You are about to read the type of story that you won’t read often. It’s a tale in which a bride and a groom each have fathers whose name was Claus Stueve. It doesn’t take long to figure out that such a marriage would involve a Stueve marrying a Stueve. Let’s begin by looking at the groom, Martin Stueve.
Martin Stueve was born on May 15, 1881, the son of Claus Herman and Anna Margaretha (Steffens) Stueve. Martin was baptized at Immanuel Lutheran Church in Altenburg. Below is his baptism record in two images.
Martin would not show up in a census until 1900. He was 19 years old.
Martin’s future wife would be Caroline Stueve, the daughter of Johann Claus and Alwine (Braeuner) Stueve. She was born on December 14, 1895, making today her 124th birthday. It also makes her about 14 years younger than Martin Stueve. Like her future husband, Caroline was also baptized at Immanuel Lutheran Church in Altenburg. Below is her baptism record, also in two images.
When we find Caroline in her first census in 1900, she was only 4 years old.
Ten years later, we find both Martin and Caroline Stueve on the same page of the census in 1910, indicating how close they must have lived to each other. Martin was 28 years old, and Caroline was 15.
Please note that Caroline’s father is called Claus Stueve, Jr., and Martin’s father is called Claus Stueve, Sr. However, those two fathers were not the “Junior to the Senior”. That means there were at least two more additional people named Claus Stueve. In the 1915 map of Perry County, we find an area on The Ridge which is well populated by Claus Stueve’s as well as other Stueve’s. I’ll let you determine which land may have been the home of Martin and which was the home of Caroline.
In 1918, Martin had his World War I draft registration completed. It indicated that Martin was missing the index finger on his right hand. If he was right-handed, I would think that would impact his penmanship skills.
On November 20, 1919, Martin Stueve married Caroline Stueve at Immanuel Lutheran Church in Altenburg. That means that not long ago, it would have been the 100th anniversary of this couple. We have their marriage license.
We have the wedding photo of this Stueve/Stueve couple.
For some unknown reason, I was unable to find this couple in the 1920 census. We do find them in the 1930 census. They had all four of their children by that time.
Martin and Caroline can be found in one more census, the one taken in 1940.
Martin was required to fill out a World War II draft card in 1942.
In 1944, a photo of the Stueve family was taken. This photo also has an accompanying caption which identifies everyone in the picture.
Martin Stueve died in 1963 at the age of 81. We can look at his death certificate.
Caroline did not die until 1991 when she was 95 years old. Martin and Caroline are buried together in the Immanuel Lutheran Cemetery in Altenburg.
I know that a few years ago, when I did a story on another Claus Stueve, I placed a map in that post. I was quickly informed that the map I displayed was not the correct one. I learned my lesson. I will definitively not name which Claus Stueve is matched up with a parcel of land.

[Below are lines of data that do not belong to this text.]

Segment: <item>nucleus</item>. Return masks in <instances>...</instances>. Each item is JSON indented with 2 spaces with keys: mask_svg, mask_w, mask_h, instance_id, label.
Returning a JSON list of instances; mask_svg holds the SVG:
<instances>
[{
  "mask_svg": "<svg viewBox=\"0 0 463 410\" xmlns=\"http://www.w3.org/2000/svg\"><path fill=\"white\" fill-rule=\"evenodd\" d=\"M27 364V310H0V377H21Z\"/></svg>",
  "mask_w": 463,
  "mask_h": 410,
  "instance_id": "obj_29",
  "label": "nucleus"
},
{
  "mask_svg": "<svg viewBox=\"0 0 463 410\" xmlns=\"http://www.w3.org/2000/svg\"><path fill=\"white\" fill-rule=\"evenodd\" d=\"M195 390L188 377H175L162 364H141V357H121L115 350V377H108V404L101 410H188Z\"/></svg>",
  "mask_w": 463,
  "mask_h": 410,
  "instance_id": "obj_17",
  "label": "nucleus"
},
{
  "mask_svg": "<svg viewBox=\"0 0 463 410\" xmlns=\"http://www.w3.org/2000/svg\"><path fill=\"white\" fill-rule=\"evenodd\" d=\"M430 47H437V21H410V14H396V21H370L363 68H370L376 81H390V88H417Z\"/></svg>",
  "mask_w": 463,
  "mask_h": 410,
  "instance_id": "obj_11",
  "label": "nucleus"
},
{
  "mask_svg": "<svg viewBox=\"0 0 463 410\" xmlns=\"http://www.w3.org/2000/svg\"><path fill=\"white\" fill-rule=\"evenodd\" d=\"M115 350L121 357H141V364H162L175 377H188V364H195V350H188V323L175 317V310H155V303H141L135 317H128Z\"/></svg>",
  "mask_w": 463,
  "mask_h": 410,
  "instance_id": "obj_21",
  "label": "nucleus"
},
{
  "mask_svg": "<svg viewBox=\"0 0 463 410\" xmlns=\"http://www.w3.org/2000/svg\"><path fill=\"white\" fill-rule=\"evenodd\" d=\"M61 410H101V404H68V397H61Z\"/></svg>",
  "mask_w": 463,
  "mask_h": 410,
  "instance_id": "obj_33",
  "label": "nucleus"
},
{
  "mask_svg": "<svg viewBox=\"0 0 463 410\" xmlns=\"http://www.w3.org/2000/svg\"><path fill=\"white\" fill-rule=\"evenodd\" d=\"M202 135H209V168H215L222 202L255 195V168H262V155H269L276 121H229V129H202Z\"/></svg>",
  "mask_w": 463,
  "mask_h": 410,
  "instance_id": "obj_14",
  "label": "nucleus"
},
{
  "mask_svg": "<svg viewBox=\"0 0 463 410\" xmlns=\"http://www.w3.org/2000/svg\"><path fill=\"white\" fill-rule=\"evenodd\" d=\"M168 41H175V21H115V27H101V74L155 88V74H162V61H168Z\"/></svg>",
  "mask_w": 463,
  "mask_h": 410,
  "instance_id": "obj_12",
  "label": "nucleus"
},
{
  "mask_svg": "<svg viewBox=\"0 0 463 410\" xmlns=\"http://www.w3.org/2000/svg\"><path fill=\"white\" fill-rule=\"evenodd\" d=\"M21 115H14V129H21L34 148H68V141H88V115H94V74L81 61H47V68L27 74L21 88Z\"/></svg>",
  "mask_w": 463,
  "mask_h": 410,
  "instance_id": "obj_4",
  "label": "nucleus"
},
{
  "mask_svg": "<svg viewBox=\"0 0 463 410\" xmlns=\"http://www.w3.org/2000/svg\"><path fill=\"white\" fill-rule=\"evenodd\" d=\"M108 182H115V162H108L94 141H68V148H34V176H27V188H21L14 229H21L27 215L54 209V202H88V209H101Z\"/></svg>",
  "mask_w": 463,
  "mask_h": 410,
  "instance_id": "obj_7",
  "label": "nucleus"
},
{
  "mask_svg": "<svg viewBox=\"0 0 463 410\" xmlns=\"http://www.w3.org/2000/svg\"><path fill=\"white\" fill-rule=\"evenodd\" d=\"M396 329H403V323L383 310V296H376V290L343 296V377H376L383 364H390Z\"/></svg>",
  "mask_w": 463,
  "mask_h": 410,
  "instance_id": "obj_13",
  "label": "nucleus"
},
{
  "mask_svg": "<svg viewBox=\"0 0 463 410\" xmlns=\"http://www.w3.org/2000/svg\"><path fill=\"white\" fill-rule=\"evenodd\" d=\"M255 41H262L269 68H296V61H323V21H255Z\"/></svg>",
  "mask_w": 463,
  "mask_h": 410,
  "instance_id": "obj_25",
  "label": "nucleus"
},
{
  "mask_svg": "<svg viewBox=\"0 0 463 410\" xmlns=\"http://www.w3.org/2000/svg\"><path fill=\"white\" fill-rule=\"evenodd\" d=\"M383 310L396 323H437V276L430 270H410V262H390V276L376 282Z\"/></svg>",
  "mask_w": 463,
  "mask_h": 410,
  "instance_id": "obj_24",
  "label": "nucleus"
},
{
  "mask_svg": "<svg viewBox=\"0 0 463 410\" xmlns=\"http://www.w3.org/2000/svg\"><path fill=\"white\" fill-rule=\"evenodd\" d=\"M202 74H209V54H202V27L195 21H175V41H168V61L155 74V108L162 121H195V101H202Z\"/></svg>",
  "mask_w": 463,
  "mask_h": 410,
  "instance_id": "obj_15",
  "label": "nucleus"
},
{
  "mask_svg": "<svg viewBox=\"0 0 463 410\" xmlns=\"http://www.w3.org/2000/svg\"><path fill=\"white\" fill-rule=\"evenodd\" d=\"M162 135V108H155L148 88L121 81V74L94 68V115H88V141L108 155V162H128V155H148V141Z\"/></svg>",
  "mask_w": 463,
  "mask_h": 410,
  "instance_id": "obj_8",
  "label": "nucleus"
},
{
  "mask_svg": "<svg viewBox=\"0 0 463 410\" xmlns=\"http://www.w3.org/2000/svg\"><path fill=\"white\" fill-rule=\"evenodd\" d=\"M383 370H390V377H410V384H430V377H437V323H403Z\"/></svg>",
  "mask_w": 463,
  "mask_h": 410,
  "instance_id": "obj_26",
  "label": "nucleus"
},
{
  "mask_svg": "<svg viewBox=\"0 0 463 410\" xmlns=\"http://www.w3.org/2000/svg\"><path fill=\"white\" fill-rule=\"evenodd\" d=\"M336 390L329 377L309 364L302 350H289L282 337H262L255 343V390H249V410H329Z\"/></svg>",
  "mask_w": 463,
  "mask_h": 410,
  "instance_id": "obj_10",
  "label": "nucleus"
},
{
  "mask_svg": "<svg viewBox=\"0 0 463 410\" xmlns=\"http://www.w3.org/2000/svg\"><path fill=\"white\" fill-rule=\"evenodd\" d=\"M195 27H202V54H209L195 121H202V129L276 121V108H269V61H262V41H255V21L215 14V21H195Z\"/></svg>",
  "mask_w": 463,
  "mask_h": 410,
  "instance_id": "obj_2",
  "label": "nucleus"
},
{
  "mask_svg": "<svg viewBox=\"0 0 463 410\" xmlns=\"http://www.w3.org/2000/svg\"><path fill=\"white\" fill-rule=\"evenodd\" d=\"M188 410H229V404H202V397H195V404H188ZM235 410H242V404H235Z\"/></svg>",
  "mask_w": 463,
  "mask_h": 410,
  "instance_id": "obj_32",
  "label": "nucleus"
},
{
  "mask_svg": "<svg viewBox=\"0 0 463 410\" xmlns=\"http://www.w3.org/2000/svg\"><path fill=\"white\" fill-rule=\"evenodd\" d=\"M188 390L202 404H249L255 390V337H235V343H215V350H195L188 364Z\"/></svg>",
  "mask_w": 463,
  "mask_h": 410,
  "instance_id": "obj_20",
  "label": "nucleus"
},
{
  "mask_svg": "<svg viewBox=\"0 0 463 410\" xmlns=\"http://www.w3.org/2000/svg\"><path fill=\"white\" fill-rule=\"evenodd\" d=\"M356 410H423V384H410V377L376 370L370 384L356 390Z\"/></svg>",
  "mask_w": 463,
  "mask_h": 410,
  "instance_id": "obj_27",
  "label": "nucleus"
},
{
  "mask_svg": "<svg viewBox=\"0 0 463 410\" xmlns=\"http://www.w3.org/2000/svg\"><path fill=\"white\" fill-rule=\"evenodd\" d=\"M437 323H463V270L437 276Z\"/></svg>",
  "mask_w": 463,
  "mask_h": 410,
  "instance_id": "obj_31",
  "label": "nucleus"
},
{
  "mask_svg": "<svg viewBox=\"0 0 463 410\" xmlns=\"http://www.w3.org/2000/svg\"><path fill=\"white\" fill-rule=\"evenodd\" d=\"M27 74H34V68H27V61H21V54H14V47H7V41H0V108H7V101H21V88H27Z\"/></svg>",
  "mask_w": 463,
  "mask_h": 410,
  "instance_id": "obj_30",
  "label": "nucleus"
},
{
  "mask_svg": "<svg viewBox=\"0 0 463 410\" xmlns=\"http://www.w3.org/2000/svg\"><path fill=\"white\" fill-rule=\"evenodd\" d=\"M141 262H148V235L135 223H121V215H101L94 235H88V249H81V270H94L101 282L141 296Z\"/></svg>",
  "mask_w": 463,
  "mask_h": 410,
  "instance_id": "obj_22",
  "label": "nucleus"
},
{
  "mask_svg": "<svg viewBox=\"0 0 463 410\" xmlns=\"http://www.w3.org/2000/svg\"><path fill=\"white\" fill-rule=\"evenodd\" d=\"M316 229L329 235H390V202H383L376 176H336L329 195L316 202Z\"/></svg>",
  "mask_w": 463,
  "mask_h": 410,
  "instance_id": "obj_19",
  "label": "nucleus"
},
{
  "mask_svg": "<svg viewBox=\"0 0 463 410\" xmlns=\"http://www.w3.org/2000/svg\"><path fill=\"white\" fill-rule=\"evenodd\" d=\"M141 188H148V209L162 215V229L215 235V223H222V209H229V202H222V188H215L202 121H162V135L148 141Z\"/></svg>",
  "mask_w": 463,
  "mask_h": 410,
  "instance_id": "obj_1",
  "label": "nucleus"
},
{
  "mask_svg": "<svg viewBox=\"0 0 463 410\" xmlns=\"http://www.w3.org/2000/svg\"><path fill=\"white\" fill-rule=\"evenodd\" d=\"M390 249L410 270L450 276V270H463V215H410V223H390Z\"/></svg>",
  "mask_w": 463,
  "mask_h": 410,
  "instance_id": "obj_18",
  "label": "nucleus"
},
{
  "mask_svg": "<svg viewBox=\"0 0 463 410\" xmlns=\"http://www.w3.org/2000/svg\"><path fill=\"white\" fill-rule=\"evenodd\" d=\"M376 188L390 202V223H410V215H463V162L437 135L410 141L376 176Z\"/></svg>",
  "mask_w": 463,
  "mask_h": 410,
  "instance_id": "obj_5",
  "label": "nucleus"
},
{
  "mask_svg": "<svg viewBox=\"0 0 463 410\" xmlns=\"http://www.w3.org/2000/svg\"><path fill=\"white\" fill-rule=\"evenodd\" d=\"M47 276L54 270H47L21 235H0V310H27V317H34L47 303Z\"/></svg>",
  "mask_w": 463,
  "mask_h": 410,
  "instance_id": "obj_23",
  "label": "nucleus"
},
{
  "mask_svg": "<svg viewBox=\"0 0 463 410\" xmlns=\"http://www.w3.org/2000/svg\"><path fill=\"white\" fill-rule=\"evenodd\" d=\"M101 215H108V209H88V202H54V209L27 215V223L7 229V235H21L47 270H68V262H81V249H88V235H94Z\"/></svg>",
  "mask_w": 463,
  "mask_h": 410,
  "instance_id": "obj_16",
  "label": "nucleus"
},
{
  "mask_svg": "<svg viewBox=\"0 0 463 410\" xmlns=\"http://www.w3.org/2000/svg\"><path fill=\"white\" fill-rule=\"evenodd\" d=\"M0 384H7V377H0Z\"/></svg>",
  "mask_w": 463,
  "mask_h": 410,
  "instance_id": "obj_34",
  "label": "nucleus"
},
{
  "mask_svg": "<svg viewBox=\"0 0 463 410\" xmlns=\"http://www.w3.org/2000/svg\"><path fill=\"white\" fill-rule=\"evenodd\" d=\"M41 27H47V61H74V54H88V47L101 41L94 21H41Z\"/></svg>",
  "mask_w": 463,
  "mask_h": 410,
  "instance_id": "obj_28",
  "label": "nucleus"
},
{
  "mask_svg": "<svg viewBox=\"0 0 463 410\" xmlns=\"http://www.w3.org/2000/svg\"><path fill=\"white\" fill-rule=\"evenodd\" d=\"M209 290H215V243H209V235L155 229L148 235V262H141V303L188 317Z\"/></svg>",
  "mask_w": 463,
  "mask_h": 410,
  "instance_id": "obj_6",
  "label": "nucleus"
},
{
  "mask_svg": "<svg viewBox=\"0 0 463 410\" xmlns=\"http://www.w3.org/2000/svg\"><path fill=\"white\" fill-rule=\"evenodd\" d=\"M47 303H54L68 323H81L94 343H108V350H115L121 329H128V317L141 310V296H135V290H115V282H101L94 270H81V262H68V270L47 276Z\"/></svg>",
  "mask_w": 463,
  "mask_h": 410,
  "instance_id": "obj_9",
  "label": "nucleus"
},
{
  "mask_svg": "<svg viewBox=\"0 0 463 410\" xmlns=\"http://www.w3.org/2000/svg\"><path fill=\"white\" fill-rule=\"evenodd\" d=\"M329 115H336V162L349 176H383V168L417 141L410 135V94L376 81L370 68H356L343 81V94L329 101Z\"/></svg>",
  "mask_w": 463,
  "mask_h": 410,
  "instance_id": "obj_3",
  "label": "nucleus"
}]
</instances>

Someone in the Stueve family is going to have to come to my aid in accomplishing that task.
Just so you know, I have not written a blog post for several days for one main reason. Our museum was involved in the annual Christmas Country Church Tour the past two days. During those two days, we had over 900 visitors. It certainly kept our staff busy, but I must say, it was such a pleasant experience seeing so many folks experience our Christmas tree exhibit and our historical displays. The Christmas exhibit will continue to be on display until the middle of January. If you happen to get to Altenburg, please come by and see us. We are very proud of this display, and we know that you would enjoy it.